Volo United Airlines costretto a tornare a Newark per nome sospetto di un dispositivo Bluetooth

02.06.2026 16:15
Volo United Airlines costretto a tornare a Newark per nome sospetto di un dispositivo Bluetooth

Rientro di un volo United Airlines a causa di un dispositivo Bluetooth sospetto

Sabato sera, un volo di United Airlines partito da Newark, vicino a New York, e diretto a Palma di Maiorca, in Spagna, è dovuto tornare all’aeroporto di partenza dopo quattro delle otto ore di volo previste. L’atterraggio non è stato causato da un guasto tecnico o un’emergenza medica, ma da un nome sospetto associato a un dispositivo Bluetooth, probabilmente una cassa musicale, riporta Attuale.

Il dispositivo era stato rinominato con una «parola di quattro lettere», come comunicato dal personale di bordo a un operatore del controllo del traffico aereo. Si sospetta che il nome fosse bomb, ossia «bomba» in inglese. Questa informazione è stata confermata anche da alcuni passeggeri che hanno condiviso dettagli su Reddit e TikTok.

È possibile modificare il nome di un dispositivo Bluetooth attraverso le impostazioni, e in questo caso il cambio di nome ha suscitato l’attenzione delle autorità statunitensi.

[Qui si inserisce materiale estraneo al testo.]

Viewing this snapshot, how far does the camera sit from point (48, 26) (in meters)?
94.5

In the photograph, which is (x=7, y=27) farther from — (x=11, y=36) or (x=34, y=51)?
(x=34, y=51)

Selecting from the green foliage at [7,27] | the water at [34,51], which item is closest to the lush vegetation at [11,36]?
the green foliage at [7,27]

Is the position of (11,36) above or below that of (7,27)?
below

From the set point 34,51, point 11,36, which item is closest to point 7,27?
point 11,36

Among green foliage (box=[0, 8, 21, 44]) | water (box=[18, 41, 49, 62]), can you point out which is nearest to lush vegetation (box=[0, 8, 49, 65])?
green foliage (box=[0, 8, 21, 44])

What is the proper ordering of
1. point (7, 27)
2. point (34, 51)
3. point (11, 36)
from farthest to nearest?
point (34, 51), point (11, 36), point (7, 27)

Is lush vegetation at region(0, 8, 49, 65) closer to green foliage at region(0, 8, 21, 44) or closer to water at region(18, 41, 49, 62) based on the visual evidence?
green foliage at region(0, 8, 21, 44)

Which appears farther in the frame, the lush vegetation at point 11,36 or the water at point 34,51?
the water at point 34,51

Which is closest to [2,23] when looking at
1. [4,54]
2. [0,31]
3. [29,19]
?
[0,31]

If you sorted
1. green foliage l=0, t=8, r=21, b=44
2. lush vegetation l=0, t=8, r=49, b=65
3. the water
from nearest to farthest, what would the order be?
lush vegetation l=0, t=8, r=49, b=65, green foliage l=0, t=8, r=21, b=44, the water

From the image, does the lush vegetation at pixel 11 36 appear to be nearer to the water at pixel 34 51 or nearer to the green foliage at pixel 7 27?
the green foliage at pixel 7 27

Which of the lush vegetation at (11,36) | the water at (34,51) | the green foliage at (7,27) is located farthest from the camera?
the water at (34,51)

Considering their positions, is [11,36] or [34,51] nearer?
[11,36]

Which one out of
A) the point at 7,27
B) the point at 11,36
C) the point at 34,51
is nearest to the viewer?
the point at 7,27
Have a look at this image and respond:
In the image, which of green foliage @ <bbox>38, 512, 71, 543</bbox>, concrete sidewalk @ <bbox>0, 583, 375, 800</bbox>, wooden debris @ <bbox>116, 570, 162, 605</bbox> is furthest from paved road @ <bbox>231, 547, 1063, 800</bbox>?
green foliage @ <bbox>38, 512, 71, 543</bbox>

Il proprietario del dispositivo, un ragazzo di 16 anni, è stato arrestato al suo ritorno a Newark. Le accuse specifiche non sono state rese note, ma le conseguenze legali per chi simula un attacco di questo tipo possono essere molto gravi.

United Airlines ha dichiarato che l’aereo è tornato indietro «per risolvere un potenziale problema di sicurezza». Anche se non è stata confermata la specificità della parola incriminata, le circostanze suggeriscono che il nome associato al dispositivo fosse effettivamente bomb.

Un video trasmesso da CNN mostra un comandante visibilmente irritato che annunciava il ritorno, addebitando la situazione alla «stupidità di un passeggero che ha compromesso la sicurezza dell’equipaggio e di tutti i passeggeri a bordo». Durante il volo, il comandante aveva chiesto di spegnere tutti i dispositivi Bluetooth, ma quello sospetto sarebbe rimasto attivo.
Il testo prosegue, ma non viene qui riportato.